Preveía que el cristianismo sólo puede triunfar abrazado a la cruz del silencio, de los que padecen y laboran. Es una religión de perdedores que predican en la tierra con el ejemplo y que son exaltados a la apoteosis final en el Cielo. La vida cenobítica, que tiende a la perfección evangélica, mediante la renuncia al mundo y el desprecio de las sabidurías terrestres a favor de las eternas, constituye algo privativo a la Iglesia Católica. Desde los primeros tiempos atrajo el yermo. Hay tres clases de contemplación, según la disciplina de cada uno de los monasterios. El anacoretismo o congregaciones idio rítmicas es la más vieja, pues era ya practicada en la Tebaida egipcia y antioquena. Los adheridos no llevan un sistema de comunidad. Viven apartados en cuevas o grutas, siguiendo las huellas de María Magdalena, de San Antonio o de San Jerónimo, pero celebran en común algunos oficios de la Sagrada Liturgia. Luego está el sistema cenobítico basado en la salmodia y vida en común. Esta manera de santificación se generalizó en Occidente, con san Benito y los monasterios gaélicos. Por último, está la fórmula hesicasta o eremítica. Vida de unión silenciosa con el Criador. El hesicasmo consiste en la recitación constante y reparadora del nombre de Jesús, con la ayuda de los ritmos del aliento respiratorio y los latidos del corazón. Consiste en un constante estar tranquilo en sintonía con la Creación. Es la fórmula que impone la “pystina” o tradición quietista rusa, apoyandose en parte en los santones de la Mandra hindú. Es la que eligió el venerable charles de Foucauld. Se dice que la hesicasta - del gr.hεσikασθωσ, estar tranquilo, guardar silencio- es la más perfecta.
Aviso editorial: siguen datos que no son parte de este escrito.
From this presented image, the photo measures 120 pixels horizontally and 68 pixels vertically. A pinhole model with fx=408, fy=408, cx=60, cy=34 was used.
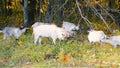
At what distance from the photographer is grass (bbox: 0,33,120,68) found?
1027 centimetres

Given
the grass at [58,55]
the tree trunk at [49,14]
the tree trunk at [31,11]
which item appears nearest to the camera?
the grass at [58,55]

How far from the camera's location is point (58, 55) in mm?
10906

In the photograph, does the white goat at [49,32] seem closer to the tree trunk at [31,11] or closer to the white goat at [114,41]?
the white goat at [114,41]

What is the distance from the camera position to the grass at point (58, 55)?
10.3 meters

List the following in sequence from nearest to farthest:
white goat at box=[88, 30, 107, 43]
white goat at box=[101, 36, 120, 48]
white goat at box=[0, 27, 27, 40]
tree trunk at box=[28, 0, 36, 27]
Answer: white goat at box=[101, 36, 120, 48] → white goat at box=[88, 30, 107, 43] → white goat at box=[0, 27, 27, 40] → tree trunk at box=[28, 0, 36, 27]

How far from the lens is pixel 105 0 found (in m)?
19.1

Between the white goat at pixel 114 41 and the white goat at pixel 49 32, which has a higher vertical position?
the white goat at pixel 49 32

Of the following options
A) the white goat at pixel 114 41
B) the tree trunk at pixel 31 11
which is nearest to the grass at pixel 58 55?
the white goat at pixel 114 41

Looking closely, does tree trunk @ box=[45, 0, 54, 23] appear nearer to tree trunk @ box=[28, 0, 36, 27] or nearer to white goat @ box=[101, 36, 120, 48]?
tree trunk @ box=[28, 0, 36, 27]

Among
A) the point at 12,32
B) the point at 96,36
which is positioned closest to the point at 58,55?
the point at 96,36

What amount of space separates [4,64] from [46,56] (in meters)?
1.22

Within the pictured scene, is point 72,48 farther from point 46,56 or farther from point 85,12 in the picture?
point 85,12

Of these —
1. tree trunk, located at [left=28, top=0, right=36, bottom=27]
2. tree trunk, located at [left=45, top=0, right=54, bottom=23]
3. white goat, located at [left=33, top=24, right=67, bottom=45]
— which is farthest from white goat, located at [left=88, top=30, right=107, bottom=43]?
tree trunk, located at [left=28, top=0, right=36, bottom=27]

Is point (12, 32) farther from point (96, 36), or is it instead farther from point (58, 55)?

El tres de diciembre de 1916, bandidos fundamentalistas avisados por el hombre que hacía las funciones de sacristán en la jaima de Beni Abbés y que sería el traidor, que les abrió la puerta de la misión, asaltaron el recinto donde vivía recluido el morabito francés. Murió de un culatazo que le propinó uno de sus asesinos al pié del sagrario. Acababa de hacer la reserva del Santísimo. Lo había profetizado y lo había querido: morir mártir en la tierra que amaba. Trazó con los dedos temblorosos una cruz con la sangre derramada. Su última mirada fue para las cumbres del Atlas. Y murió como mueren los santos: perdonando a los que le mataban, fiel a su compromiso con el Evangelio.
La hora undécima
Hemos elegido la figura del Fundador de los Hermanitos de Jesús como umbral de estos ensayos sobre la actuación del Espíritu Santo en el Tercer Milenio por parecernos un santo típico de la modernidad, apóstol misionero del Tercer Mundo. En su figura se dan cita los dos aspectos: el contemplativo y el de operario de la Hora Undécima. Era consciente, por prognosis profética, de las dificultades de su misión ante el Islam y que no habría, ni en vida ni en muerte, resultados aparentes, pero él fue el primero en esparcir la semilla; en roturar aquel barbecho.
Cuando el numen del Paráclito suscita una fundación en el seno de la Iglesia, es que ésta responde a un situación de necesidad real. La catolicidad tenía una cuestión pendiente, después de tantos descalabros históricos, así con el Judaísmo como con el Islam, pero, sobre todo, con los hermanos separados de Bizancio, depositarios de valores sagrados de la Tradición. Dichas cristiandades del Este puede decirse que sufrieron más que nosotros y supieron a adaptarse a una convivencia positiva - sin que por ello faltasen amargas excepciones, claro es- con hebreos y musulmanes. La peculiaridad de Carlos de Foucauld, obedeciendo a la llamada divina para dejarlo todo e irse a convivir al Sahara con los nómadas Tuareg, es que trató de convertirse en bisagra de fraternidad con todos aquellos prosélitos del patriarca Abrahán por la fe en un Dios único.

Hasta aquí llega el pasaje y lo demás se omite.